## REQUIRED WORK
Recast the items, from the line containing "How far is the man's" through the last line of the items, as a Markdown table with the columns Row and Line, leaving out blank lines.

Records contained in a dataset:
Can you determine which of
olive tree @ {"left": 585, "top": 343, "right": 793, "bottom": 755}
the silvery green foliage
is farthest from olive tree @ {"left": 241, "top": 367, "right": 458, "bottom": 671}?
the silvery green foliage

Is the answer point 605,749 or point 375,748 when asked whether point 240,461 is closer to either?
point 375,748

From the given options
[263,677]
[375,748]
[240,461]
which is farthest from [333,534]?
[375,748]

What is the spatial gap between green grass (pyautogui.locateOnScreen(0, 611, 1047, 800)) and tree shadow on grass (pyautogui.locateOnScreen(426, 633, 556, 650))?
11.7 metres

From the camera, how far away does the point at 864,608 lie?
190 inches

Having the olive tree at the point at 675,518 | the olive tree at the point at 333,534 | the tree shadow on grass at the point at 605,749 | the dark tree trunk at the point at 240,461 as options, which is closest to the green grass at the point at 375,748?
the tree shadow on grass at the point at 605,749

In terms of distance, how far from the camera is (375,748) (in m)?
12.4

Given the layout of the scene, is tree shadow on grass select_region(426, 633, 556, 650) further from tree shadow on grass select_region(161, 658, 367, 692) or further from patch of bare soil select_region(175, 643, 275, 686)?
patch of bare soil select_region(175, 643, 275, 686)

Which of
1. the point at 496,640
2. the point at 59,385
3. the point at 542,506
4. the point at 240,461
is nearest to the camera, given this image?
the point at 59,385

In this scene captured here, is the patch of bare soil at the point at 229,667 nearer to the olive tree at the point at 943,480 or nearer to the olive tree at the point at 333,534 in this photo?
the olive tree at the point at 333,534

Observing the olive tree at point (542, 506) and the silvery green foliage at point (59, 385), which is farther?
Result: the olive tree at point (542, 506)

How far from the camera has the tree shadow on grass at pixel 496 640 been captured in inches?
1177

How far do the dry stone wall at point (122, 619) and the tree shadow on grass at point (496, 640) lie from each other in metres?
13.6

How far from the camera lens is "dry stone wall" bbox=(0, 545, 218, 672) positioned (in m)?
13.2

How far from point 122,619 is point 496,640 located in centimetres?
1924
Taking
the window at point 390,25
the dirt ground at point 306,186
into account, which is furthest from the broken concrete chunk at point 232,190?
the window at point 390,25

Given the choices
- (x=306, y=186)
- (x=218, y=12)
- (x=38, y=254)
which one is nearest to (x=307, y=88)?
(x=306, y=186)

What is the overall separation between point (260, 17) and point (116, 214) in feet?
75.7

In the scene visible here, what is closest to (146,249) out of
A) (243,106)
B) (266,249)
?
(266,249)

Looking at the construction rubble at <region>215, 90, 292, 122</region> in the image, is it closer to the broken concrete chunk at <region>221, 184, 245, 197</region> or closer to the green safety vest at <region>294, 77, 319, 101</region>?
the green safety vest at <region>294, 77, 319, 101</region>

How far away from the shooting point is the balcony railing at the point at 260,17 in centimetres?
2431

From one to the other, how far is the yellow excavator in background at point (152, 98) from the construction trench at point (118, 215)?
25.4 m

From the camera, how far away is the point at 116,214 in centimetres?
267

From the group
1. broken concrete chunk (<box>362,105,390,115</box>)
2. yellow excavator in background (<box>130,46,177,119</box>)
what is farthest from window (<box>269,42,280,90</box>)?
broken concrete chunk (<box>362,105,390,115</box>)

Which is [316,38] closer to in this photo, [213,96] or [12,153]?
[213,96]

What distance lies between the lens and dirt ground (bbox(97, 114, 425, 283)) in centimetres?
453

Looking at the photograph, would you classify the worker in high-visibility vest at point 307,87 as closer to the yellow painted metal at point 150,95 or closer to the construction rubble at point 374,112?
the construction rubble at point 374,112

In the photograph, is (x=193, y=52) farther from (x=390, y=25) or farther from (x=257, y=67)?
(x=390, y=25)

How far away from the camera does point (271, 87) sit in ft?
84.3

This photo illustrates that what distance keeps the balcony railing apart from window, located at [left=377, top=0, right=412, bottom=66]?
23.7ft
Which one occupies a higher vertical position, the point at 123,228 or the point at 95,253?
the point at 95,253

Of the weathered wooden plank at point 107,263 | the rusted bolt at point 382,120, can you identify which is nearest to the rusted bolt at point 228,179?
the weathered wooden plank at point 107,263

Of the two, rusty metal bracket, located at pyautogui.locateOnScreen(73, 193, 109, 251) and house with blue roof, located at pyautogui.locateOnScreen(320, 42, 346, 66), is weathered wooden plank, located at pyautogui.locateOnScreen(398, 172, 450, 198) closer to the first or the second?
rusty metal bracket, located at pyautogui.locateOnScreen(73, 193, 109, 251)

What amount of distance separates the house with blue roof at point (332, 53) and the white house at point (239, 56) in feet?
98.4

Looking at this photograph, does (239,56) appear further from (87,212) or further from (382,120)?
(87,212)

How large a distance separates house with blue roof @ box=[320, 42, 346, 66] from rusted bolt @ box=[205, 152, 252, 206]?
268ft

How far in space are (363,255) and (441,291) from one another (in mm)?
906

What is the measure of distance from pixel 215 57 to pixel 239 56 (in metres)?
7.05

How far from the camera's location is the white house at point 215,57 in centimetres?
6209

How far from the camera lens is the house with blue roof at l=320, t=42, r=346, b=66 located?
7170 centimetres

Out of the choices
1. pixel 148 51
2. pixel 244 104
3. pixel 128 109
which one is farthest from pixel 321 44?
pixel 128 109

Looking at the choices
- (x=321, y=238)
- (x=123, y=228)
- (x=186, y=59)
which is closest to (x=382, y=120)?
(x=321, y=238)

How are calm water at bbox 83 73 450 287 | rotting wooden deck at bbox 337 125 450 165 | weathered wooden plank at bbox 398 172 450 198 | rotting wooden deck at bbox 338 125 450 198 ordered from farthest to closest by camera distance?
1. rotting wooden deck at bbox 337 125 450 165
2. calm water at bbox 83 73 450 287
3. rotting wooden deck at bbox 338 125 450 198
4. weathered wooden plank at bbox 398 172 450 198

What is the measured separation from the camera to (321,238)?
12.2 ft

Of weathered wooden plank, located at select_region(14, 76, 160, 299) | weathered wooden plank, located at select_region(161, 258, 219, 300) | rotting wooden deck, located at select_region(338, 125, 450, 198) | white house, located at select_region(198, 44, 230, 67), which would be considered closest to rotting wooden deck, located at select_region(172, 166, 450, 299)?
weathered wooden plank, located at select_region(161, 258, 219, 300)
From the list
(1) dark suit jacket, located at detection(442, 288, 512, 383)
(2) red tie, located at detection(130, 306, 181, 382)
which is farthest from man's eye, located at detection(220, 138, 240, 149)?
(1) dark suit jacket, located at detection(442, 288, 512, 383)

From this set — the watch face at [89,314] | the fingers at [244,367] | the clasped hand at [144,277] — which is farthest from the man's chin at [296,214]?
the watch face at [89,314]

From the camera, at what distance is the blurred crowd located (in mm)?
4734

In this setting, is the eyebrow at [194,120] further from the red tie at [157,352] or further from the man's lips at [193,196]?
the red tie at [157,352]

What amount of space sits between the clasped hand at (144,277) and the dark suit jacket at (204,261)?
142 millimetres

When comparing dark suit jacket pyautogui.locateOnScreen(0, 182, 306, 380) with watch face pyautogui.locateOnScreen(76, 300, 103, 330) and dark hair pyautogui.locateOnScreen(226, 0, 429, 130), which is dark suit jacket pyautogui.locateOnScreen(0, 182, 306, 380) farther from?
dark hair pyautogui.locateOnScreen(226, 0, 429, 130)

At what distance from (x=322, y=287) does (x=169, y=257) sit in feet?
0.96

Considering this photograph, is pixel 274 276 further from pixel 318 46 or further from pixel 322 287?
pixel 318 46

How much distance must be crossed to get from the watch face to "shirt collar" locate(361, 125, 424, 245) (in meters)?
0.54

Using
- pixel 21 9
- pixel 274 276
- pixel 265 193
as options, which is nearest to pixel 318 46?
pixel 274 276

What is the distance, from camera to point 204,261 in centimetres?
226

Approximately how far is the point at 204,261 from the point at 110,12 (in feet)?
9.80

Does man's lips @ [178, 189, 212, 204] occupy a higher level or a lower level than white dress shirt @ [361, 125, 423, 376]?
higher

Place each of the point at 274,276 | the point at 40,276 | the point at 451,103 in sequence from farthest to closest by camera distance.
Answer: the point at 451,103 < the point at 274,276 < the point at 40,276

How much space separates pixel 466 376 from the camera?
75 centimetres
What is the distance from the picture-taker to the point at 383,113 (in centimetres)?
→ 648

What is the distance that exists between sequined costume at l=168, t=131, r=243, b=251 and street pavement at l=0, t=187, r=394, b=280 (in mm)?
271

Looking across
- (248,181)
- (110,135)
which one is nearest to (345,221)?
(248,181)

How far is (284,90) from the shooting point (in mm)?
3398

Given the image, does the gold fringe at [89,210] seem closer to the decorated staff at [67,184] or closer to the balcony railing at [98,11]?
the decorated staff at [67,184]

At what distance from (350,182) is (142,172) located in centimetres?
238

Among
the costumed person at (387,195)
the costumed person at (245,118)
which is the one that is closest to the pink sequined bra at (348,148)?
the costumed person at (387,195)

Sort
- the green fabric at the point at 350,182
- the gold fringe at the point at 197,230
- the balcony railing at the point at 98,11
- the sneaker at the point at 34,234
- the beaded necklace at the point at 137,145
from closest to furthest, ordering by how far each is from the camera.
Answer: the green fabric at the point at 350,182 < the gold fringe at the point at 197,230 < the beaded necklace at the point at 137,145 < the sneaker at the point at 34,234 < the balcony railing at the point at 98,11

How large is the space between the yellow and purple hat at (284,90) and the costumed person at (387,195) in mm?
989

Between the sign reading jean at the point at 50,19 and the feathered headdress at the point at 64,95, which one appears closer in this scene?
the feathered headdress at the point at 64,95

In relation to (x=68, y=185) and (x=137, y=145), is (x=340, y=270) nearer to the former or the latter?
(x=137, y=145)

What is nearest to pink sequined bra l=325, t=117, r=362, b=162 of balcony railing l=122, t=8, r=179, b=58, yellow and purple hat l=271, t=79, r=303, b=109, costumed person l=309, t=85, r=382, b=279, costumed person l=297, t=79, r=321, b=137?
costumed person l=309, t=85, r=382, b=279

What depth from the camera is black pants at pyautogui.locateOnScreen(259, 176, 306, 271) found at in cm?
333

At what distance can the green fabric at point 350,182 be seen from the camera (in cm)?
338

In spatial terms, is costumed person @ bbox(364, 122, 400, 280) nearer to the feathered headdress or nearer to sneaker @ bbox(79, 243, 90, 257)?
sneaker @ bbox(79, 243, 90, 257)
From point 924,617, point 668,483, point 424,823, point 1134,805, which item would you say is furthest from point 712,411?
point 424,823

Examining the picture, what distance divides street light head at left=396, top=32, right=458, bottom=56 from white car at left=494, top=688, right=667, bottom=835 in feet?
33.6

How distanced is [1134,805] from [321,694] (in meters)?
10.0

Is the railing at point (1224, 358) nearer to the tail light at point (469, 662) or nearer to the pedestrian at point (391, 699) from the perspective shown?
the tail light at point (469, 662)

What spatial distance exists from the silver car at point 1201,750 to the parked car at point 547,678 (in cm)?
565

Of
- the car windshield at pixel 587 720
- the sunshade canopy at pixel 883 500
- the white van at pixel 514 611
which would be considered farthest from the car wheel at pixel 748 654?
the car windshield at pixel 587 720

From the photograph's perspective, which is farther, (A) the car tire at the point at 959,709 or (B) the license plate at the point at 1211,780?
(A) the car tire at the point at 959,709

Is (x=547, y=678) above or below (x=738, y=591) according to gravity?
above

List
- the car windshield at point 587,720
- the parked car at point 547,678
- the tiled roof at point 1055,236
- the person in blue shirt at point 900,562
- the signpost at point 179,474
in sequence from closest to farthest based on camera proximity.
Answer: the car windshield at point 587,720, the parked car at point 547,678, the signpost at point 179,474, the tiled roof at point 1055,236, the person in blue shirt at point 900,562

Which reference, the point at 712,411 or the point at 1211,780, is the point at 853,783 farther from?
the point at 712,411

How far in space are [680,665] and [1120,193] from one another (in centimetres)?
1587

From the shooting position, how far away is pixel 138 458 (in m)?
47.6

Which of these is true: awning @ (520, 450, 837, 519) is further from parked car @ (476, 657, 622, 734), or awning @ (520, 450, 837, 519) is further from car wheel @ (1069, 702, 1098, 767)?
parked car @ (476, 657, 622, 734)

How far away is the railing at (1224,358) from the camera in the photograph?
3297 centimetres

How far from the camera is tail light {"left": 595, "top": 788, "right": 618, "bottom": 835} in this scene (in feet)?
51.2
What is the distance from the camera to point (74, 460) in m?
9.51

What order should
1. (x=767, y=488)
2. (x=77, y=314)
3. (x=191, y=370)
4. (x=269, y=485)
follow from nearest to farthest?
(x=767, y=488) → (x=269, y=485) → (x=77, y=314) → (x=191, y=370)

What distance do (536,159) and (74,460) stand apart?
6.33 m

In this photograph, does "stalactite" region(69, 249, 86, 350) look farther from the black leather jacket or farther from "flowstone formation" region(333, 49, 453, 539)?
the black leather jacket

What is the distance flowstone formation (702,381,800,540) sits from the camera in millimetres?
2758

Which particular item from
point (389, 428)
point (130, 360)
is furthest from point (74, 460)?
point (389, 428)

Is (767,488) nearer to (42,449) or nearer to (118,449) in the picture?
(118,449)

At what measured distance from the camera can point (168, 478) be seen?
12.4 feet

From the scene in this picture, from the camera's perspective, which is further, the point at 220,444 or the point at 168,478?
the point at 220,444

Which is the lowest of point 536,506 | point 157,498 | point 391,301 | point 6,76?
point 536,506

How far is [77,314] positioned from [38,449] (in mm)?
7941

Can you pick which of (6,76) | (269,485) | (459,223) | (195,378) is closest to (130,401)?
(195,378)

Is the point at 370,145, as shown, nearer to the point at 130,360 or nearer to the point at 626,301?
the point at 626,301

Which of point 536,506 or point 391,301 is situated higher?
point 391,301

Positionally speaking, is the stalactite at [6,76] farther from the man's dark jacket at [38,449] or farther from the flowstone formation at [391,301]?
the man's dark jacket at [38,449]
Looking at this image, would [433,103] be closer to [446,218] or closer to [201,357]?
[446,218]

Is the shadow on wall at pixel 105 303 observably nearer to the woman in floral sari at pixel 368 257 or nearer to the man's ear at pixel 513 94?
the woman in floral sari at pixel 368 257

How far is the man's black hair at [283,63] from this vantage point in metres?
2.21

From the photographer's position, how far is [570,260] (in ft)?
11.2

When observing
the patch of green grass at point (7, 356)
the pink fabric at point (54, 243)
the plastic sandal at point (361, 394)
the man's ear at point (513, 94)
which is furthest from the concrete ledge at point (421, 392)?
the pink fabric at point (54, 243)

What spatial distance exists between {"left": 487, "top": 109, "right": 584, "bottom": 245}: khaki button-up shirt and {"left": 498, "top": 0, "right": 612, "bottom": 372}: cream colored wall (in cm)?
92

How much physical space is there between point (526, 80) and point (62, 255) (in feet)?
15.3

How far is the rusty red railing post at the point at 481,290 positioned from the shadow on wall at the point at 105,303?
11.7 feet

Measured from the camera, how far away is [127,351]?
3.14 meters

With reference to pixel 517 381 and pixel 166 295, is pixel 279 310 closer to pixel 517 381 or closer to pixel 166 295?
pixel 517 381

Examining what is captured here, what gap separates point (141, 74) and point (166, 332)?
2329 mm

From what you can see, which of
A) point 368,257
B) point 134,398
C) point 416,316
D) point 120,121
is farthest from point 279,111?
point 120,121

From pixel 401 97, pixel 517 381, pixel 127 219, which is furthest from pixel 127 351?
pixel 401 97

## SOLUTION
| Row | Line |
|---|---|
| 1 | How far is the man's black hair at [283,63] from this vantage point in metres? |
| 2 | 2.21 |
| 3 | From the photographer's position, how far is [570,260] (in ft)? |
| 4 | 11.2 |
| 5 | When observing |
| 6 | the patch of green grass at point (7, 356) |
| 7 | the pink fabric at point (54, 243) |
| 8 | the plastic sandal at point (361, 394) |
| 9 | the man's ear at point (513, 94) |
| 10 | which is furthest from the concrete ledge at point (421, 392)? |
| 11 | the pink fabric at point (54, 243) |
| 12 | What spatial distance exists between {"left": 487, "top": 109, "right": 584, "bottom": 245}: khaki button-up shirt and {"left": 498, "top": 0, "right": 612, "bottom": 372}: cream colored wall (in cm)? |
| 13 | 92 |
| 14 | How much physical space is there between point (526, 80) and point (62, 255) (in feet)? |
| 15 | 15.3 |
| 16 | How far is the rusty red railing post at the point at 481,290 positioned from the shadow on wall at the point at 105,303? |
| 17 | 11.7 feet |
| 18 | Measured from the camera, how far away is [127,351]? |
| 19 | 3.14 meters |
| 20 | With reference to pixel 517 381 and pixel 166 295, is pixel 279 310 closer to pixel 517 381 or closer to pixel 166 295? |
| 21 | pixel 517 381 |
| 22 | Examining what is captured here, what gap separates point (141, 74) and point (166, 332)? |
| 23 | 2329 mm |
| 24 | From what you can see, which of |
| 25 | A) point 368,257 |
| 26 | B) point 134,398 |
| 27 | C) point 416,316 |
| 28 | D) point 120,121 |
| 29 | is farthest from point 279,111? |
| 30 | point 120,121 |
| 31 | From pixel 401 97, pixel 517 381, pixel 127 219, which is furthest from pixel 127 351? |
| 32 | pixel 401 97 |